Due to the great public interest in an effective national telecommunications network, mobile phone operators can require landowners to provide plots for their equipment. However, as with any intrusive rights that can be imposed on the unwilling, the rules that apply before they can be exercised are tightly drawn and interpreted.

A case on point concerned a telecommunications mast located on the edge of an arable field. The plot on which it stood had, for 10 years, been occupied by a mobile phone operator under a lease. The landowner launched possession proceedings after the lease expired, but the operator remained in occupation.
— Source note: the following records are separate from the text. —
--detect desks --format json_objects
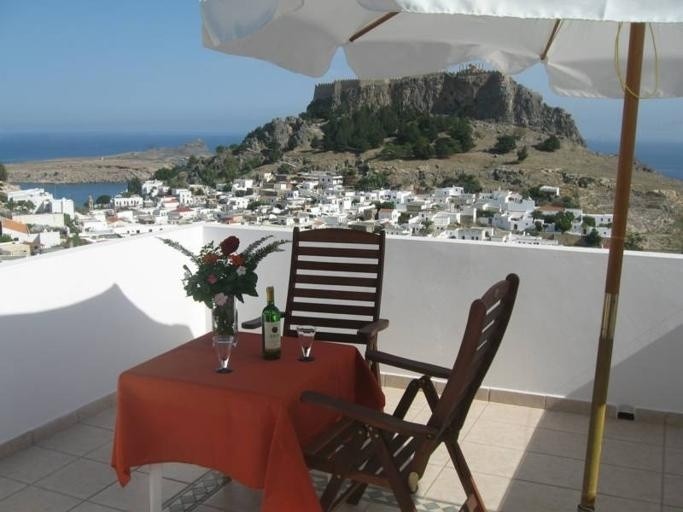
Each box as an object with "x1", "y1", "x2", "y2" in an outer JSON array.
[{"x1": 109, "y1": 330, "x2": 389, "y2": 511}]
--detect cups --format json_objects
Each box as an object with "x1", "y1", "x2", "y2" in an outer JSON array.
[
  {"x1": 295, "y1": 325, "x2": 315, "y2": 360},
  {"x1": 211, "y1": 334, "x2": 235, "y2": 373}
]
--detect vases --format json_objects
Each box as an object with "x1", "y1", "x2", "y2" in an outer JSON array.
[{"x1": 205, "y1": 293, "x2": 239, "y2": 351}]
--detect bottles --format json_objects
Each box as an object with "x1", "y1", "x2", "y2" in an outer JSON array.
[{"x1": 261, "y1": 286, "x2": 280, "y2": 358}]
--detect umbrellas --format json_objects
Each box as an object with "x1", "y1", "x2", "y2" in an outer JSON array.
[{"x1": 202, "y1": 0, "x2": 683, "y2": 512}]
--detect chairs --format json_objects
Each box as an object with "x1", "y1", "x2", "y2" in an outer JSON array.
[
  {"x1": 239, "y1": 222, "x2": 387, "y2": 392},
  {"x1": 298, "y1": 269, "x2": 528, "y2": 511}
]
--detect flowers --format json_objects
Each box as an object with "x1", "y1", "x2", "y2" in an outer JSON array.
[{"x1": 151, "y1": 230, "x2": 293, "y2": 338}]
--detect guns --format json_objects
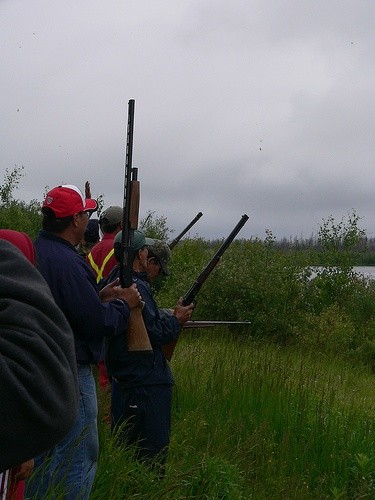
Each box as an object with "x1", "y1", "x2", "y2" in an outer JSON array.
[
  {"x1": 182, "y1": 320, "x2": 252, "y2": 328},
  {"x1": 160, "y1": 213, "x2": 250, "y2": 361},
  {"x1": 119, "y1": 99, "x2": 153, "y2": 352},
  {"x1": 170, "y1": 211, "x2": 203, "y2": 249}
]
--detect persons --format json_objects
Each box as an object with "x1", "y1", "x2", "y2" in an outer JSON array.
[
  {"x1": 85, "y1": 206, "x2": 123, "y2": 427},
  {"x1": 29, "y1": 186, "x2": 142, "y2": 500},
  {"x1": 0, "y1": 239, "x2": 78, "y2": 474},
  {"x1": 105, "y1": 229, "x2": 194, "y2": 479},
  {"x1": 75, "y1": 219, "x2": 104, "y2": 261},
  {"x1": 0, "y1": 229, "x2": 35, "y2": 500}
]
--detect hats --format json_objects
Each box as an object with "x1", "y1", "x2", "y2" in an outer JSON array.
[
  {"x1": 113, "y1": 230, "x2": 155, "y2": 249},
  {"x1": 99, "y1": 205, "x2": 123, "y2": 224},
  {"x1": 83, "y1": 219, "x2": 101, "y2": 242},
  {"x1": 41, "y1": 184, "x2": 98, "y2": 220},
  {"x1": 149, "y1": 238, "x2": 171, "y2": 276}
]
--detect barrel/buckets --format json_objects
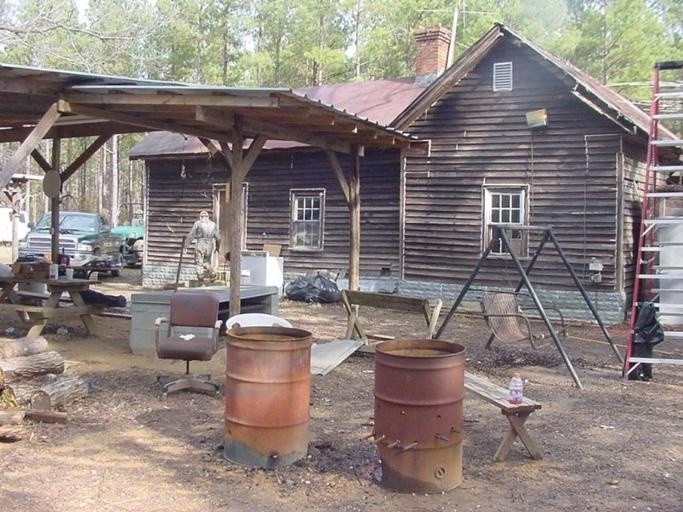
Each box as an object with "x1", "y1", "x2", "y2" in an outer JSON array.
[
  {"x1": 223, "y1": 326, "x2": 312, "y2": 471},
  {"x1": 373, "y1": 338, "x2": 463, "y2": 492}
]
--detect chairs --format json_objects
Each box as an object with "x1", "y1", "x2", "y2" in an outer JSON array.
[{"x1": 152, "y1": 293, "x2": 221, "y2": 393}]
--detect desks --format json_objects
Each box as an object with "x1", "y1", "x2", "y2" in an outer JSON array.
[{"x1": 0, "y1": 274, "x2": 101, "y2": 340}]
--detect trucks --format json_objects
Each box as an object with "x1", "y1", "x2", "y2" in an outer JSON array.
[
  {"x1": 0, "y1": 208, "x2": 34, "y2": 245},
  {"x1": 110, "y1": 201, "x2": 146, "y2": 266}
]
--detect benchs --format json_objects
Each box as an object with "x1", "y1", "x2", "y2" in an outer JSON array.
[{"x1": 460, "y1": 369, "x2": 543, "y2": 461}]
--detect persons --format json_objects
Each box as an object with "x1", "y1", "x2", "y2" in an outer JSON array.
[{"x1": 182, "y1": 211, "x2": 220, "y2": 288}]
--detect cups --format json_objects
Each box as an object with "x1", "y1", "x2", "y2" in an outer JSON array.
[
  {"x1": 66, "y1": 269, "x2": 73, "y2": 280},
  {"x1": 49, "y1": 264, "x2": 58, "y2": 279}
]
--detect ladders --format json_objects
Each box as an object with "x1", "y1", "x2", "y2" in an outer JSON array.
[{"x1": 621, "y1": 60, "x2": 683, "y2": 380}]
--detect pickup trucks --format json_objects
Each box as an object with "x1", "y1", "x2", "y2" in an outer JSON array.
[{"x1": 17, "y1": 209, "x2": 126, "y2": 281}]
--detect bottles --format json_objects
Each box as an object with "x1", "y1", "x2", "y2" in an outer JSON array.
[{"x1": 508, "y1": 371, "x2": 524, "y2": 404}]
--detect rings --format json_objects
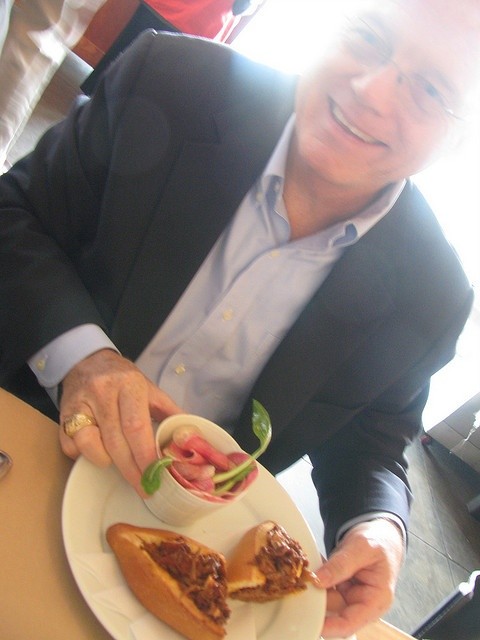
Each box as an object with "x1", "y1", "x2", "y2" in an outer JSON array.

An application was made under the Electronic Communications Code with a view to compelling the landowner to agree a further lease of the plot. The application was made, however, not by the operator, but by a joint venture company which had been established by the operator and another with a view to pooling their resources in the provision of telecommunications equipment nationally.
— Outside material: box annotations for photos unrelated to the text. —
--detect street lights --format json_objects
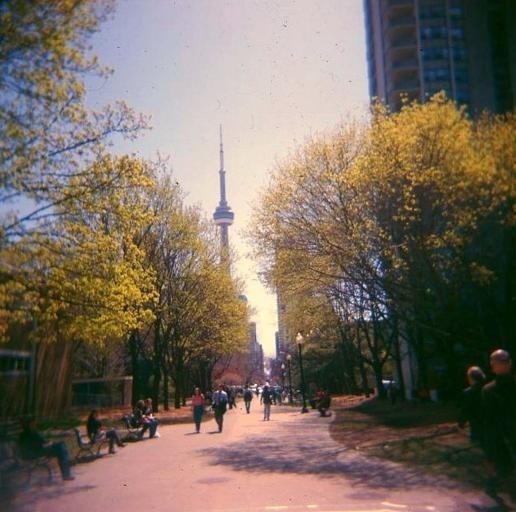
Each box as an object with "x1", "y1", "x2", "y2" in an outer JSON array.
[
  {"x1": 296, "y1": 332, "x2": 309, "y2": 413},
  {"x1": 281, "y1": 354, "x2": 292, "y2": 403}
]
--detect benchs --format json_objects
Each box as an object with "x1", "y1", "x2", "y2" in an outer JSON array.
[{"x1": 5, "y1": 412, "x2": 134, "y2": 491}]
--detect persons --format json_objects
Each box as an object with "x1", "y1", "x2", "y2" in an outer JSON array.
[
  {"x1": 457, "y1": 349, "x2": 516, "y2": 512},
  {"x1": 192, "y1": 383, "x2": 228, "y2": 433},
  {"x1": 228, "y1": 385, "x2": 283, "y2": 422},
  {"x1": 130, "y1": 397, "x2": 161, "y2": 439},
  {"x1": 86, "y1": 408, "x2": 127, "y2": 454},
  {"x1": 309, "y1": 386, "x2": 331, "y2": 416},
  {"x1": 18, "y1": 416, "x2": 76, "y2": 481}
]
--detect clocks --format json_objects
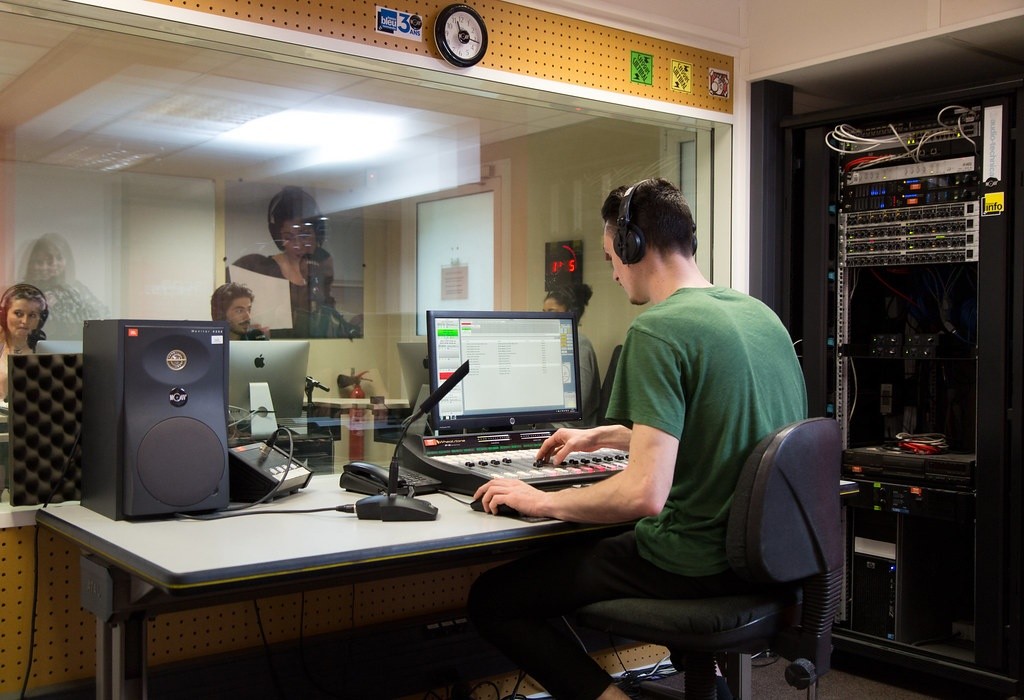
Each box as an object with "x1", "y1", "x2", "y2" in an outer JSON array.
[{"x1": 434, "y1": 4, "x2": 488, "y2": 68}]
In dismissing the application, the Upper Tribunal (UT) found that, on a strict reading of the code, it had no power to impose a lease on the landowner. In circumstances where the operator remained in occupation of the plot, the landowner was not in a position to grant a lease to the company. The rights conferred by the code could be viewed as a species of compulsory acquisition, and the landowner could not be made subject to an order compelling it to do something it was unable to do.

The UT acknowledged that the operator’s occupation of the plot was in jeopardy due to the possession proceedings and that, as 50 per cent shareholder of the company, it was unlikely to be hostile to the application. However, the application made no reference to the operator’s rights and the company had long been aware of the landowner’s argument that it could not confer a new lease because it was not in occupation.